╭─ The input

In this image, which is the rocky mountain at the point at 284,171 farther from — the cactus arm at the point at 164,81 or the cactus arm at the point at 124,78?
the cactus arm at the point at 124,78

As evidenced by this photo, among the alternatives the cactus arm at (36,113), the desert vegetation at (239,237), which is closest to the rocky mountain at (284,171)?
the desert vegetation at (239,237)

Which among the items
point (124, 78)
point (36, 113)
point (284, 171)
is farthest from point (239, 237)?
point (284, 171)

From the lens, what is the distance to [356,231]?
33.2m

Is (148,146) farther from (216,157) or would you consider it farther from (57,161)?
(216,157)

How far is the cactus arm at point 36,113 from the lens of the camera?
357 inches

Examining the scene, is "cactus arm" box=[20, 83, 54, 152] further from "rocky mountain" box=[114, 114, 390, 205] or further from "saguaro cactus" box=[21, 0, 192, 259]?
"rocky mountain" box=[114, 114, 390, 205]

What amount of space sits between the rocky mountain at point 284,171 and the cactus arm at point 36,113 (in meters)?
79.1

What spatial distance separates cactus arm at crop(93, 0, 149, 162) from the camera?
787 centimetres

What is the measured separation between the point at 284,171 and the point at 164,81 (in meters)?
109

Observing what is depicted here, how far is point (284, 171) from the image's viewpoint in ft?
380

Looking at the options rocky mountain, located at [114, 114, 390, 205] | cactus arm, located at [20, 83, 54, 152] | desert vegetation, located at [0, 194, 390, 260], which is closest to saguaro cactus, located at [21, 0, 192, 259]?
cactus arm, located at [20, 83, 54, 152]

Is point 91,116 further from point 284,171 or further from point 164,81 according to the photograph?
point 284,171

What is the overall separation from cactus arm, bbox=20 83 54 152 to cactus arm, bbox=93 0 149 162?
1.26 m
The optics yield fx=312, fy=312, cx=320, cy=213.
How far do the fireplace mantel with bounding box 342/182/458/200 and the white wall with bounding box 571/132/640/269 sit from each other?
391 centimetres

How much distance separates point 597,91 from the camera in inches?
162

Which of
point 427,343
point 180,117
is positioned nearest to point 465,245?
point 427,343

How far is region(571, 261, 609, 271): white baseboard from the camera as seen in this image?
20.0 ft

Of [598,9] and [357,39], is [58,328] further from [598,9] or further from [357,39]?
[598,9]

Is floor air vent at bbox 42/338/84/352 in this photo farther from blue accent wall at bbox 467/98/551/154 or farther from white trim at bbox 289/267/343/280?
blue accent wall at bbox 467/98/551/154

╰─

Write out the records above word for word, beginning at the line that contains "Is floor air" and continuing through the last line of the records.

Is floor air vent at bbox 42/338/84/352 in this photo farther from blue accent wall at bbox 467/98/551/154 or farther from white trim at bbox 289/267/343/280?
blue accent wall at bbox 467/98/551/154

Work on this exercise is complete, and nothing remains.